Pertanyaan:
Saya ibu rumah tangga dengan tiga anak. Saya telah menikah selama 16 tahun dengan hanya mempunyai surat akta pemberkatan dari gereja. Sekarang saya ingin berpisah dengan suami karena hampir setiap hari kami bertengkar. Suami saya penjudi kelas berat. Dia tidak mau berusaha untuk mencari pekerjaan secara halal. Kami sudah tidak punya harta lagi, sertifikat rumah sudah dipegang orang, utang suami saya banyak. Kami kesulitan membiayai sekolah anak dan kebutuhan rumah tangga. Apakah saya bisa mendapatkan surat cerai untuk menyatakan bahwa kami sudah berpisah secara hukum?
(Hanni, Villa Tomang baru, Tangerang)
***
Terima kasih atas pertanyaan yang Ibu ajukan. Kami ikut bersimpati atas permasalahan yang dihadapi. Inti permasalahan Ibu terkait dapat atau tidaknya diterbitkan surat perceraian yang diakui secara hukum terhadap perkawinan siri.
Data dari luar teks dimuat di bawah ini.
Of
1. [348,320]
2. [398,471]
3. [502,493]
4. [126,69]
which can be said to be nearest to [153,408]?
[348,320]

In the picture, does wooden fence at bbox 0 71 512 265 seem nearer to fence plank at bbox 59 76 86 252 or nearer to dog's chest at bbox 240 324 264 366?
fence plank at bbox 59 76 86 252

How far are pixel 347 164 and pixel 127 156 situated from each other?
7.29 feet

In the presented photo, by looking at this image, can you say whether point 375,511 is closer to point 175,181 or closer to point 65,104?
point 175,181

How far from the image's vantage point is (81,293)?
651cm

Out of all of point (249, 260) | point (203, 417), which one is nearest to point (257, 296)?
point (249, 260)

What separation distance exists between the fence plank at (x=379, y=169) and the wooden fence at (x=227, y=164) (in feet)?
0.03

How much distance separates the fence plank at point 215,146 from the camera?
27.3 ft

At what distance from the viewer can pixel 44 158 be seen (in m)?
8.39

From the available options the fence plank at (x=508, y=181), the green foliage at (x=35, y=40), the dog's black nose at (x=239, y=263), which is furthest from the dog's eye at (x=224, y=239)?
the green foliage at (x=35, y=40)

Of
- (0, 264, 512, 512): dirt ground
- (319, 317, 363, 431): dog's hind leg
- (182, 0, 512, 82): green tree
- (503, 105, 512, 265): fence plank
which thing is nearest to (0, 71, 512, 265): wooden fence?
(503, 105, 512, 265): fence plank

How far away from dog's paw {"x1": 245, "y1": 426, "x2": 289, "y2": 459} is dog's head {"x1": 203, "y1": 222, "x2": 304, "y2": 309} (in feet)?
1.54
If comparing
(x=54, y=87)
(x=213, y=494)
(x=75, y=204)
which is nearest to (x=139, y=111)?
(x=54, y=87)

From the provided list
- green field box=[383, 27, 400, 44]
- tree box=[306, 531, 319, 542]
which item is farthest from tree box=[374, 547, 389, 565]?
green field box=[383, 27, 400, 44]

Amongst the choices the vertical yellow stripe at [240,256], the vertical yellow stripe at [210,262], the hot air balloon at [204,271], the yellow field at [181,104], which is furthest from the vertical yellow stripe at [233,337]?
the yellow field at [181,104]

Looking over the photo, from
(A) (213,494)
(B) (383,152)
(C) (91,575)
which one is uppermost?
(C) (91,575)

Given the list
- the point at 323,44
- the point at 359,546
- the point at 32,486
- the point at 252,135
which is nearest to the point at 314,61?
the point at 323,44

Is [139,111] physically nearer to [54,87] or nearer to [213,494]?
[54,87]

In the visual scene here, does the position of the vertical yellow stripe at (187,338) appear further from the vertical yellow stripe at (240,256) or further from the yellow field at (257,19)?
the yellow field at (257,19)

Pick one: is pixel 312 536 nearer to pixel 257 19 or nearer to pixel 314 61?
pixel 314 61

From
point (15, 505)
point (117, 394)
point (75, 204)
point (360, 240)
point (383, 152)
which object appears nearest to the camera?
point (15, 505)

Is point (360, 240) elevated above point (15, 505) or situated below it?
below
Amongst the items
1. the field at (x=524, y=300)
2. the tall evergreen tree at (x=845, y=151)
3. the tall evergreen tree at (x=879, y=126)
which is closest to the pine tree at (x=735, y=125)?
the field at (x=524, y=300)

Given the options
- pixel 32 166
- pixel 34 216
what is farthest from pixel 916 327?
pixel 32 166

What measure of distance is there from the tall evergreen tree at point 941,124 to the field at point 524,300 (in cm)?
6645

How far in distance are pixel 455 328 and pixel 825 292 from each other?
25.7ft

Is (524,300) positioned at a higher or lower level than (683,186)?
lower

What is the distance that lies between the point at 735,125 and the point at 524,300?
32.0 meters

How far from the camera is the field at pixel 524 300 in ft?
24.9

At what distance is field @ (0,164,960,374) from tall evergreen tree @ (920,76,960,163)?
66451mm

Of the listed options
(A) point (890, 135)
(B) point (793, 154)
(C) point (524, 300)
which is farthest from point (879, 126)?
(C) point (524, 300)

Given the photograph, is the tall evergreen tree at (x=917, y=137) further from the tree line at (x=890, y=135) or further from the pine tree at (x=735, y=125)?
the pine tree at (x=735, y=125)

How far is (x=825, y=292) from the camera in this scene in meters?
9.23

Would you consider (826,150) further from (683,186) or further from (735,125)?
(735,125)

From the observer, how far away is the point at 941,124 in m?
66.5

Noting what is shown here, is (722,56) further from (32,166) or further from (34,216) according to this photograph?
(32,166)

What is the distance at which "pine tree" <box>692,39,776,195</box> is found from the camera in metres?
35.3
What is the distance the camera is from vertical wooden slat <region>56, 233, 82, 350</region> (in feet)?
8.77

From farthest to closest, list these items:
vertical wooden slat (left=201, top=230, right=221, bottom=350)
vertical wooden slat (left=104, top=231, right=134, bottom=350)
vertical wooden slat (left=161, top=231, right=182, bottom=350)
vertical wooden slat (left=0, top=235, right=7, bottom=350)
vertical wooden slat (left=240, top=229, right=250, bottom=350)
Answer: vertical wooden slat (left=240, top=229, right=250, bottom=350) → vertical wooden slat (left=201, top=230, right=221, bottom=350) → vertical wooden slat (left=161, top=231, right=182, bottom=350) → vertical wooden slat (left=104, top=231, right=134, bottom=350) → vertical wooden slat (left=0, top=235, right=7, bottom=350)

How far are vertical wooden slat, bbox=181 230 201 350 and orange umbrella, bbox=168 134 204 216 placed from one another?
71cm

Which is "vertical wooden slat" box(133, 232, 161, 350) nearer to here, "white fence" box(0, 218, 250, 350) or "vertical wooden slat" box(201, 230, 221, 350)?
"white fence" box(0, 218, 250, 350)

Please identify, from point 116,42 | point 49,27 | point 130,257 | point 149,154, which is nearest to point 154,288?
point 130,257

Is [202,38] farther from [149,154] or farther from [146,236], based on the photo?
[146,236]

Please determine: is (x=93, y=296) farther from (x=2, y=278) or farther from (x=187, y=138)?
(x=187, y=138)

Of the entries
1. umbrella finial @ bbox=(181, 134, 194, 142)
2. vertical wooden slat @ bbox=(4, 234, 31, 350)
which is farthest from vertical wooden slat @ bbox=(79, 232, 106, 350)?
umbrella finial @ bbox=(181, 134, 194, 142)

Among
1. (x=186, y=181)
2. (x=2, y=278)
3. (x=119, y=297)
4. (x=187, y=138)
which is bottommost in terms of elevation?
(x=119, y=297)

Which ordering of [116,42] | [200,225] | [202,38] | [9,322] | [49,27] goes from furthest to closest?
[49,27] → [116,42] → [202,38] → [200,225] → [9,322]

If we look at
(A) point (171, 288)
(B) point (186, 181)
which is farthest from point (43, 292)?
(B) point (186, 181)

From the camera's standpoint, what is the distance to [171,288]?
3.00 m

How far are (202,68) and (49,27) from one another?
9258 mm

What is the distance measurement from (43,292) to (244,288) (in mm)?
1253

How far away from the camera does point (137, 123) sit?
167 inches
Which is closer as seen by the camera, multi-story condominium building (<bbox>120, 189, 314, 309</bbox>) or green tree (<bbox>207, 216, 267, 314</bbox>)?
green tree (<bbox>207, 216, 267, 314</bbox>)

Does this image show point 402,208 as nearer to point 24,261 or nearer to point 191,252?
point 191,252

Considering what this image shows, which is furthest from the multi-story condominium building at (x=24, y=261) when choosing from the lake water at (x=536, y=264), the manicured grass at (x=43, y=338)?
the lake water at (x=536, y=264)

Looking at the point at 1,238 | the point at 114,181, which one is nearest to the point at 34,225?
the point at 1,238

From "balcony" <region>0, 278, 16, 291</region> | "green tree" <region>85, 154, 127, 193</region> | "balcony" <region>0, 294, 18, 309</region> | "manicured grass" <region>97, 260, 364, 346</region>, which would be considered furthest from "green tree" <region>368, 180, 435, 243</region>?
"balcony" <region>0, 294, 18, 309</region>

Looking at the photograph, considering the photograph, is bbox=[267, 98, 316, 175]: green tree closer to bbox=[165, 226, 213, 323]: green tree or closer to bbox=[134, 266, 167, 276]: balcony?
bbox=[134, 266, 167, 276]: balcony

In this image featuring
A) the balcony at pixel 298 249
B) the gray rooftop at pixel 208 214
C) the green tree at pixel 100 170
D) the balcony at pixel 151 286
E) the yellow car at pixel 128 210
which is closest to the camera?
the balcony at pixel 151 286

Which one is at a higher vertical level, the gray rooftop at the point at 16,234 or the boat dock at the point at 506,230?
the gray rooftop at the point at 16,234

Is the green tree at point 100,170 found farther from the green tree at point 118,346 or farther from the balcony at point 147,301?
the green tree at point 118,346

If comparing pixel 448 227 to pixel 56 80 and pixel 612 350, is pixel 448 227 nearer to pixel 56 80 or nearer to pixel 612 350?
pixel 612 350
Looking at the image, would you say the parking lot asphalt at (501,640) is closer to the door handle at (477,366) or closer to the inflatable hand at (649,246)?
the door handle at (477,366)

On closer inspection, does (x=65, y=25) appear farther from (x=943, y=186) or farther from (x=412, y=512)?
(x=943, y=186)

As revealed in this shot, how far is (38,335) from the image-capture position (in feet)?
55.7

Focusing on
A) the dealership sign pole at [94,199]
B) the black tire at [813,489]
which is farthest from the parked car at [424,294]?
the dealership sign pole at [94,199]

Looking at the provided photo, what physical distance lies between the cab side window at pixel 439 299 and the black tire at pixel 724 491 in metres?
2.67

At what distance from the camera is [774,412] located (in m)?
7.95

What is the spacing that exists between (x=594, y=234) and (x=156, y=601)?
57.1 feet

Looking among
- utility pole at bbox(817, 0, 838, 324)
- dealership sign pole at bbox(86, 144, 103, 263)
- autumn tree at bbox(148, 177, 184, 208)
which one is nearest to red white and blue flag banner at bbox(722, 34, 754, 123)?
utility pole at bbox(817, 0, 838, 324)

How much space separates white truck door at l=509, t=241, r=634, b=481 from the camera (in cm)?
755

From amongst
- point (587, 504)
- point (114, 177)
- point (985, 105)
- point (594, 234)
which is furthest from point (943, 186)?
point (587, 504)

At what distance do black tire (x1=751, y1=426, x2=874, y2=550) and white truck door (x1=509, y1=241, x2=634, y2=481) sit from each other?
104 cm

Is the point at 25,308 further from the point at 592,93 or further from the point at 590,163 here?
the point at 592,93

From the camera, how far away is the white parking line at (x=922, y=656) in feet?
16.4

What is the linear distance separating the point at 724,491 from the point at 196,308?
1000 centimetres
Secara umum perkawinan siri atau perkawinan di bawah tangan hanya dilakukan berdasarkan ketentuan hukum agama dan tidak dicatatkan atas ketentuan hukum negara. Karena itu, perkawinan siri sah secara agama, namun belum sah secara hukum negara. Menurut pasal 2 UU No. 1 Tahun 1974 tentang Perkawinan (UUP), syarat sahnya suatu perkawinan selain dilakukan menurut hukum masing-masing agama dan kepercayaan, juga harus dicatatkan menurut perundang-udangan yang berlaku. Perkawinan bagi muslim harus dicatatkan di Kantor Urusan Agama (KUA), sedangkan non-muslim di Dinas Pencatatan sipil. Perkawinan yang tidak dicatatkan, tidak mempunyai kekuatan hukum dihadapan Negara dan tidak memiliki surat bukti nikah yang otentik, seperti halnya pernikahan Ibu yang dibuktikan dengan surat pemberkatan dari gereja.
Perkawinan yang tidak dicatatkan berakibat tidak adanya pengakuan dan perlindungan hukum negara terhadap hak-hak istri dan anak dari perkawinan siri. Bahkan secara hukum, anak yang lahir di luar perkawinan yang sah hanya mempunyai hubungan perdata dengan ibunya dan keluarga ibunya (pasal 43 ayat [1] UUP jo. pasal 100 Kompilasi Hukum Islam atau KHI). Namun, dalam perkembangannya, hak anak dari perkawinan siri telah diakui berdasarkan Putusan Mahkamah Konstitusi Nomor 46/PUU-VIII/2010, yang diikuti dengan UU No. 24 Tahun 2013 tentang Perubahan UU Nomor 23 Tahun 2006 tentang Administrasi Kependudukan, dengan catatan harus melapor pengakuan anak oleh orang tua pasangan pernikahan siri ke Pejabat Catatan Sipil.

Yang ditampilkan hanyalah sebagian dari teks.